◆ FUENTE ◆
━━━━

Aquella noche del 31 de diciembre de 1958, el periodista Alejandro Vilela durmió poco. Al filo de la madrugada, en medio del sueño más profundo, lo despertó una llamada por teléfono. Era su jefe, Jorge Bourbakis, el director de Radio Reloj: «Vilela, ¿cómo estás?».
El reportero debió respirar más hondo para apartar la pesadez del descanso. A pesar de las costumbres de la fecha, Vilela se acostó temprano, después de jugar una partida de dominó en casa de una amistad.
Era fin de año, se debía trasnochar hasta la mañana siguiente; pero a cada rato por los barrios de La Habana se escuchaban disparos o el estallido de una bomba. No era un ambiente de fiesta; por lo que decidió volver a su casa. Sin embargo, todo el letargo desapareció al instante cuando escuchó: «Hace falta que vengas para acá».
Los teléfonos del edificio de la CMQ, donde se ubica la emisora hasta el día de hoy, se encontraban intervenidos por la policía. Por eso, aquellas palabras muy precisas a esa hora de la madrugada, sin brindar mayores detalles, eran una señal de que pasaba algo muy grande. La certeza definitiva, no obstante, la tuvo al empujar la puerta de la emisora y encontrarse con la Redacción convertida en una vorágine.
El magistrado Carlos Manuel Piedra trató de formar un Gobierno con Cantillo como jefe del ejército. El intento solo duró unas horas. Foto: Archivo Bohemia.
«Vilela —dijo Bourbakis—, parece que Batista está saliendo de Cuba en este momento. Hace falta que lo confirmes». Como atendía las noticias policiales, Vilela había descifrado los códigos de los patrulleros, por lo que tenía identificado el número en clave de los vehículos de los principales jefes, y con un poco de atención podía descubrir lo que pasaba en cualquier lugar.

━━━━

◆ REGISTROS PROPORCIONADOS ◆
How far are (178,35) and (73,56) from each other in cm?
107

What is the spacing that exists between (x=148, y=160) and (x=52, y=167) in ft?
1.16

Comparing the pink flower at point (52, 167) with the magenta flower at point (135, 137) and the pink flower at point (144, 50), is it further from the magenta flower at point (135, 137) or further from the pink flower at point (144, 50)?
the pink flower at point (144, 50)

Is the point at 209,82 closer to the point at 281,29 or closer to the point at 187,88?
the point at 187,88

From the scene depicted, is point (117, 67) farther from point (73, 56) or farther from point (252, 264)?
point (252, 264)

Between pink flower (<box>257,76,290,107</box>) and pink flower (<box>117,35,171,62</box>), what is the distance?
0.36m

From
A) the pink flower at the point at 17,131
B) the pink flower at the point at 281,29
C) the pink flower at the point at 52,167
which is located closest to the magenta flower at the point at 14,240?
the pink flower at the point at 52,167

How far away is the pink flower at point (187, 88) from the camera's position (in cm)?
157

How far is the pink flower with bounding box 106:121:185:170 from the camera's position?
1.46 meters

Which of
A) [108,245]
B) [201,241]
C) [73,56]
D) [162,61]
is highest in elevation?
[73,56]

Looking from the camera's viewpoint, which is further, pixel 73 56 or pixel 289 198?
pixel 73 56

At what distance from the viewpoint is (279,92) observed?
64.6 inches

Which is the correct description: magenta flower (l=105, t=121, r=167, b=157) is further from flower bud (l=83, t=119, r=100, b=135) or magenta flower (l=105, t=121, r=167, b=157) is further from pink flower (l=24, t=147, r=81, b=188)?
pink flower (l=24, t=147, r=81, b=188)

━━━━

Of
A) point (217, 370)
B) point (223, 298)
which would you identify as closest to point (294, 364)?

━━━━

◆ PROBLEMAS POR RESOLVER ◆
• 1. Repite íntegro el relato sobre Alejandro Vilela y aquella madrugada en Radio Reloj.
• 2. Extrae de los registros todas las líneas que contengan la palabra «flower», distinguiendo entre mayúsculas y minúsculas.

◆ RESULTADOS ◆
• 1.
Aquella noche del 31 de diciembre de 1958, el periodista Alejandro Vilela durmió poco. Al filo de la madrugada, en medio del sueño más profundo, lo despertó una llamada por teléfono. Era su jefe, Jorge Bourbakis, el director de Radio Reloj: «Vilela, ¿cómo estás?».
El reportero debió respirar más hondo para apartar la pesadez del descanso. A pesar de las costumbres de la fecha, Vilela se acostó temprano, después de jugar una partida de dominó en casa de una amistad.
Era fin de año, se debía trasnochar hasta la mañana siguiente; pero a cada rato por los barrios de La Habana se escuchaban disparos o el estallido de una bomba. No era un ambiente de fiesta; por lo que decidió volver a su casa. Sin embargo, todo el letargo desapareció al instante cuando escuchó: «Hace falta que vengas para acá».
Los teléfonos del edificio de la CMQ, donde se ubica la emisora hasta el día de hoy, se encontraban intervenidos por la policía. Por eso, aquellas palabras muy precisas a esa hora de la madrugada, sin brindar mayores detalles, eran una señal de que pasaba algo muy grande. La certeza definitiva, no obstante, la tuvo al empujar la puerta de la emisora y encontrarse con la Redacción convertida en una vorágine.
El magistrado Carlos Manuel Piedra trató de formar un Gobierno con Cantillo como jefe del ejército. El intento solo duró unas horas. Foto: Archivo Bohemia.
«Vilela —dijo Bourbakis—, parece que Batista está saliendo de Cuba en este momento. Hace falta que lo confirmes». Como atendía las noticias policiales, Vilela había descifrado los códigos de los patrulleros, por lo que tenía identificado el número en clave de los vehículos de los principales jefes, y con un poco de atención podía descubrir lo que pasaba en cualquier lugar.

• 2.
Comparing the pink flower at point (52, 167) with the magenta flower at point (135, 137) and the pink flower at point (144, 50), is it further from the magenta flower at point (135, 137) or further from the pink flower at point (144, 50)?
the pink flower at point (144, 50)
Between pink flower (<box>257,76,290,107</box>) and pink flower (<box>117,35,171,62</box>), what is the distance?
A) the pink flower at the point at 17,131
B) the pink flower at the point at 281,29
C) the pink flower at the point at 52,167
which is located closest to the magenta flower at the point at 14,240?
the pink flower at the point at 52,167
How far away is the pink flower at point (187, 88) from the camera's position (in cm)?
How far is the pink flower with bounding box 106:121:185:170 from the camera's position?
Which is the correct description: magenta flower (l=105, t=121, r=167, b=157) is further from flower bud (l=83, t=119, r=100, b=135) or magenta flower (l=105, t=121, r=167, b=157) is further from pink flower (l=24, t=147, r=81, b=188)?
pink flower (l=24, t=147, r=81, b=188)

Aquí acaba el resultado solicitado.